I never thought of a spiritual answer, but I realized that the only answer was an individual’s personal desire to respect his fellow man’s rights.  A feeling of helplessness gave way to frustration, to forget it, do my eight hours, pick up my pay, live my own life, and have fun.  Personal selfishness grew. Alcohol consumption increased dramatically, family abuse, particularity mental and sometimes physical abuse to my wife continued to worsen.  My material position was complete and I had many friends, but emptiness, a feeling of something lacking, became more and more evident as I viewed the shallowness of my life.  I became increasingly depressed as my insensitivity to family and people grew. I sometimes thought the best solution would be to get out of it all.  Leave!  Just leave!  The force could hire some younger person, full of hollow expectations the same as I once was, and my family too would be better off without me. 

At this point, fifteen years into my Police career, by chance (I realize now that it was divine intervention) I got sent on an assignment with a Police Officer who I knew I was one of those professing born again guys.  I always liked him, but I wanted nothing to do with a Bible thumper.  As the evening went along, I asked him a question and he told me about the coming tribulation and judgment of God in plain and simple terms that I could understand.  He then went on to tell me that all I had to do was ask Jesus to be Lord of my life, and mean it, and he would help me with all my problems and give me a brand new life.  I pondered over our conversation and read a book he gave me called, “The Late Great Planet Earth” by Hal Lindsay. 

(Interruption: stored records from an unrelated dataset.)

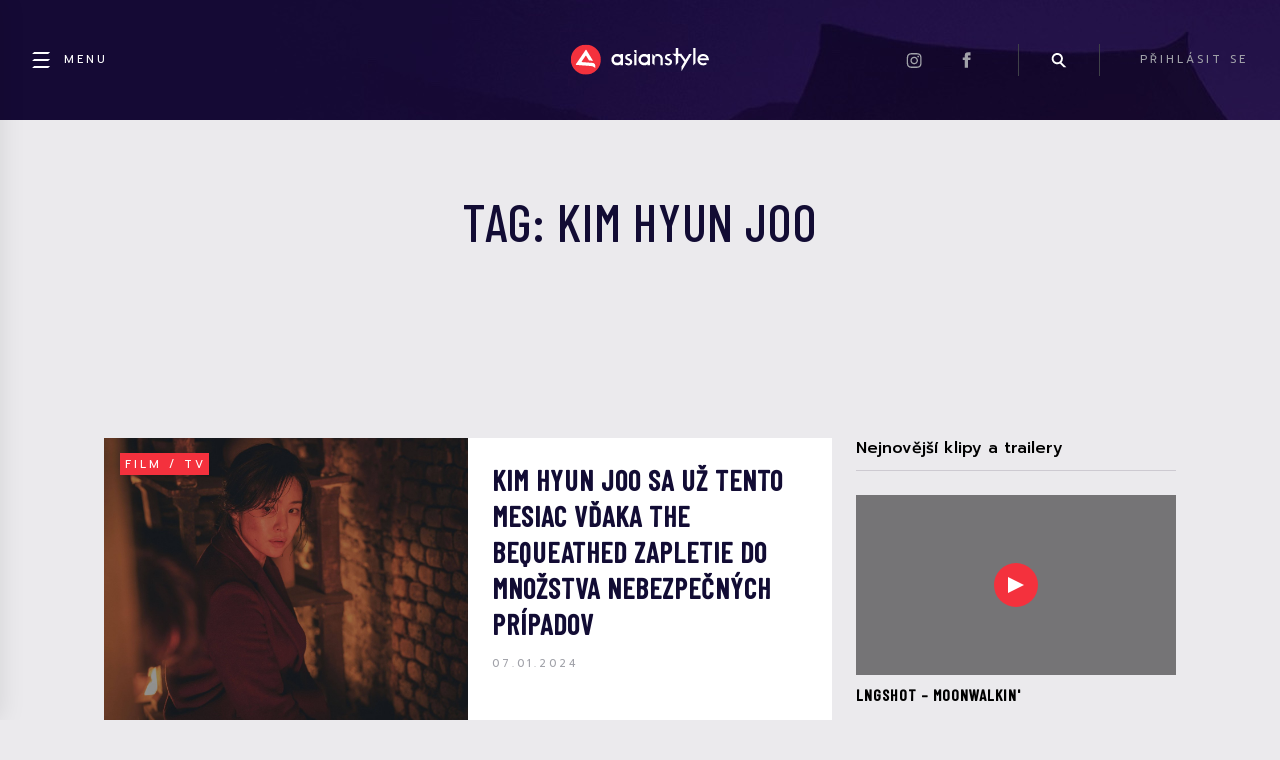

--- FILE ---
content_type: text/html; charset=utf-8
request_url: https://www.google.com/recaptcha/api2/aframe
body_size: 267
content:
<!DOCTYPE HTML><html><head><meta http-equiv="content-type" content="text/html; charset=UTF-8"></head><body><script nonce="s7h4P9Dk-f8OEcMnYUrGcQ">/** Anti-fraud and anti-abuse applications only. See google.com/recaptcha */ try{var clients={'sodar':'https://pagead2.googlesyndication.com/pagead/sodar?'};window.addEventListener("message",function(a){try{if(a.source===window.parent){var b=JSON.parse(a.data);var c=clients[b['id']];if(c){var d=document.createElement('img');d.src=c+b['params']+'&rc='+(localStorage.getItem("rc::a")?sessionStorage.getItem("rc::b"):"");window.document.body.appendChild(d);sessionStorage.setItem("rc::e",parseInt(sessionStorage.getItem("rc::e")||0)+1);localStorage.setItem("rc::h",'1768629683857');}}}catch(b){}});window.parent.postMessage("_grecaptcha_ready", "*");}catch(b){}</script></body></html>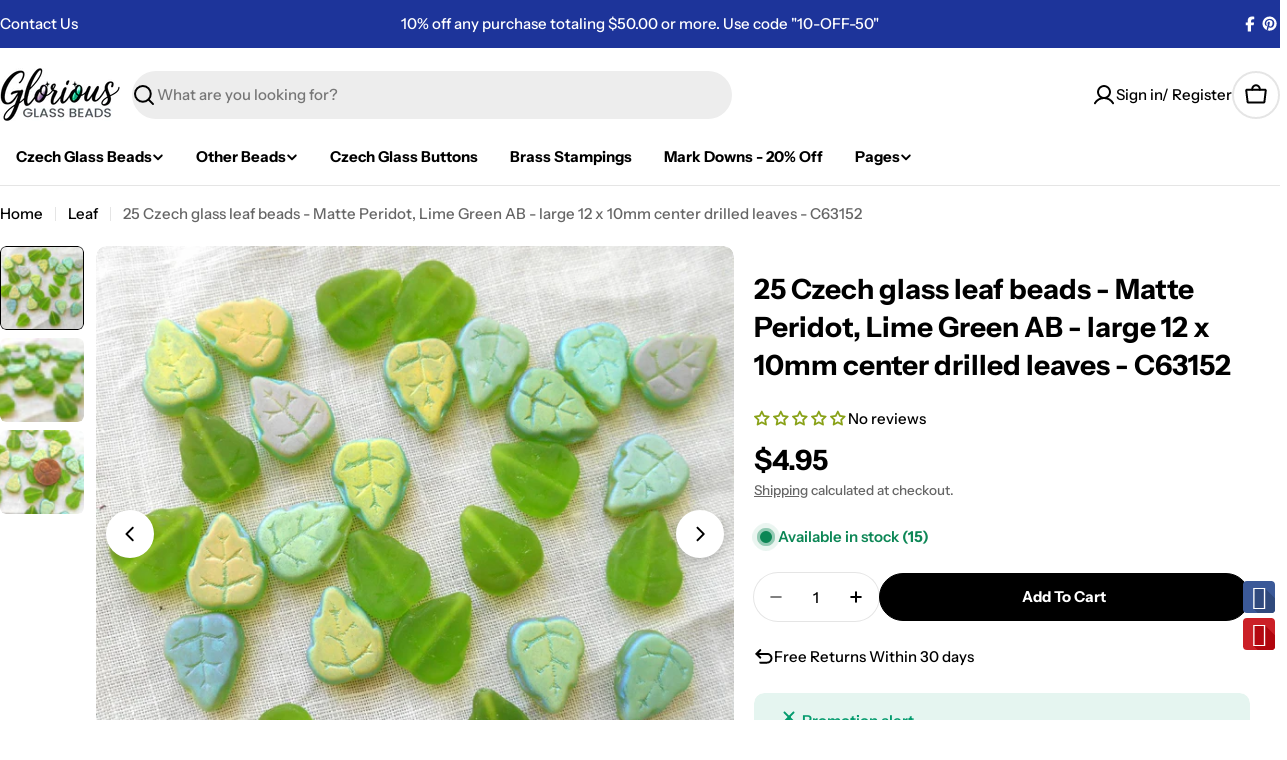

--- FILE ---
content_type: text/css
request_url: https://www.gloriousglassbeads.com/cdn/shop/t/17/assets/custom.css?v=5798525487579751951759820952
body_size: -107
content:
.collection-list__items .collection-card .collection-card__image{border:1px solid gray}.header__navigation #Mega-menu-item-custom_card_NhpNGj .mega-menu__link--top{display:none}.header .mega-menu.v-scrollable.needs-reverse::-webkit-scrollbar{width:10px}.product-card .product-card__title{display:-webkit-box;-webkit-box-orient:vertical;-webkit-line-clamp:3;overflow:hidden}@media (min-width: 1024px){body.policy-template .shopify-policy__container{max-width:100%;padding:0 5rem;padding-top:0}}@media (max-width: 350px){.cart-drawer__footer .cart-drawer__addons button{padding:12px}}@media (max-width: 1024px){body .testimonials .swiper-button{background:#f4f691}body.policy-template .shopify-policy__container{padding-top:0}}.footer__info a{text-decoration:underline}.mega-menu::-webkit-scrollbar-track{background-color:#fff}.mega-menu::-webkit-scrollbar-thumb{background-color:gray}.header__search .search__types{display:none}.header__search .search__input{padding-left:25px}.header__search .search__content::-webkit-scrollbar{width:10px}.favorite-products-button{text-align:right;margin-bottom:20px}@media (max-width: 600px){.favorite-products-button{text-align:center;margin-bottom:10px}}.template-search__search{display:none}#FacetFiltersContainer .color.facet-accordion-details .accordion-details__content,#FacetFiltersContainer .size.facet-accordion-details .accordion-details__content{overflow-x:hidden;height:200px;overflow-y:scroll}#FacetFiltersContainer .swatches.grid.gap-3{padding-right:20px}
/*# sourceMappingURL=/cdn/shop/t/17/assets/custom.css.map?v=5798525487579751951759820952 */
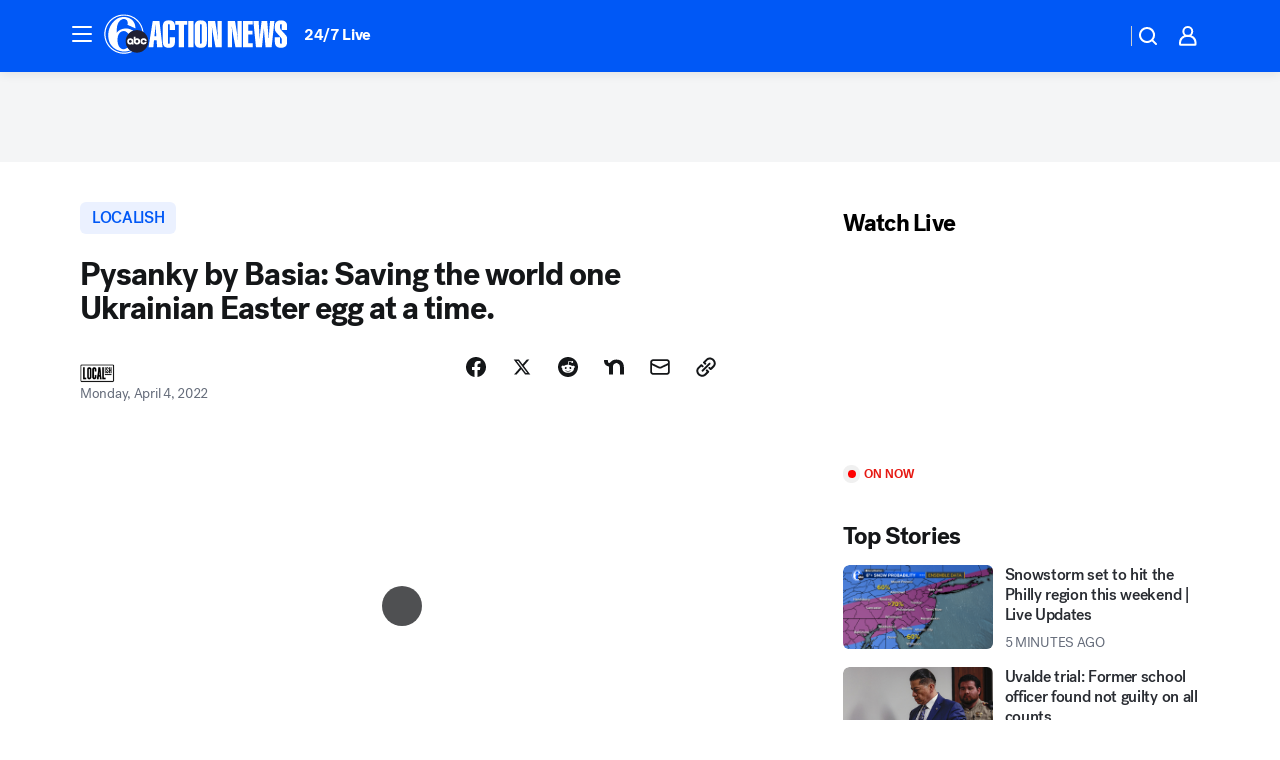

--- FILE ---
content_type: application/javascript
request_url: https://prod.gatekeeper.us-abc.symphony.edgedatg.go.com/vp2/ws/utils/2021/geo/video/geolocation/207/001/gt/-1.jsonp
body_size: 1074
content:
{"ver":"2021","device":"001","brand":"207","xmlns":"https://abc.go.com/vp2/ws/xmlns","user":{"allowed":true,"ip":"13.58.231.87","proxy":"hosting","bandwidth":"broadband","zipcode":"43230","city":"columbus","state":"oh","country":"usa","isp":"amazon technologies inc.","distributionChannel":"2","org":"amazon technologies inc.","useragent":"Mozilla/5.0 (Macintosh; Intel Mac OS X 10_15_7) AppleWebKit/537.36 (KHTML, like Gecko) Chrome/131.0.0.0 Safari/537.36; ClaudeBot/1.0; +claudebot@anthropic.com)","time":"Wed, 21 Jan 2026 23:07:55 -0500","xff":{"ip":"13.58.231.87, 18.68.21.119, 172.18.78.12"},"id":"33470E32-6EFD-4490-9020-CC9EBB392613"},"affiliates":{"affiliate":[{"name":"WSYX","logo":"https://cdn1.edgedatg.com/aws/v2/abc/Live/video/13877091/1ba6f58005365daed202fccf8ab4df07/284x160-Q75_1ba6f58005365daed202fccf8ab4df07.png","dma":"COLUMBUS, OH","rank":"34","id":"WSYX","event":{"url":{"callback":"event_flat_file","value":"https://liveeventsfeed.abc.go.com/wsyx.json"},"refresh":{"unit":"second","value":"300"}}}],"count":1},"server":{"time":"Thu, 22 Jan 2026 04:07:55 +0000"}}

Another great friend I had avoided since I found out he had become a born-again Christian happened to drop in.  He sent his wife with a Bible and I started reading it regularly.  I started praying everyday.  I went to our own church on Sunday morning and at night to the church this Christian Police Officer attended.  At first I felt uncomfortable and found it difficult to go there but felt God wanted me to go so I hung in.  This new church was one where they raised their hands and really praised God in song and words with great meaning, not with hollow repetitions.  I had no idea how far from God I was, and as he started opening my eyes I realized how much I needed Jesus to be in charge of my life.

One night at home I prayed with all my heart and admitted I was a sinner who needed Jesus to forgive my sins and come into my life, to lead me and teach me in God’s ways.  How did my life change?  “Completely!” from hopeless to hopeful.  Do I still have problems?  Yes, they never end but there is a crucial difference now.  God, through Jesus, works them all out with me, not very often the way I expect him to.  He always does it better.  Do I suffer persecution because of my commitment to Jesus?  Yes, the same as all born-again Christians suffer.  II Timothy 3:12, “Everyone who wants to live a Godly life is Christ will be persecuted.”  How does one handle the persecution?  With prayer and scripture.  II Timothy2:25&26, “ Those who oppose him he must gently instruct in the hope  that God will grant them repentance leading them to a knowledge of the truth and that they will come to their senses and escape from the trap of the Devil, who has taken them captive to do his will.”  When the devil uses them to persecute you, pray earnestly for them or their souls are going to be lost

All thanks and praise to our God of love who freely gives his forgiveness and saving grace to us through his son Jesus.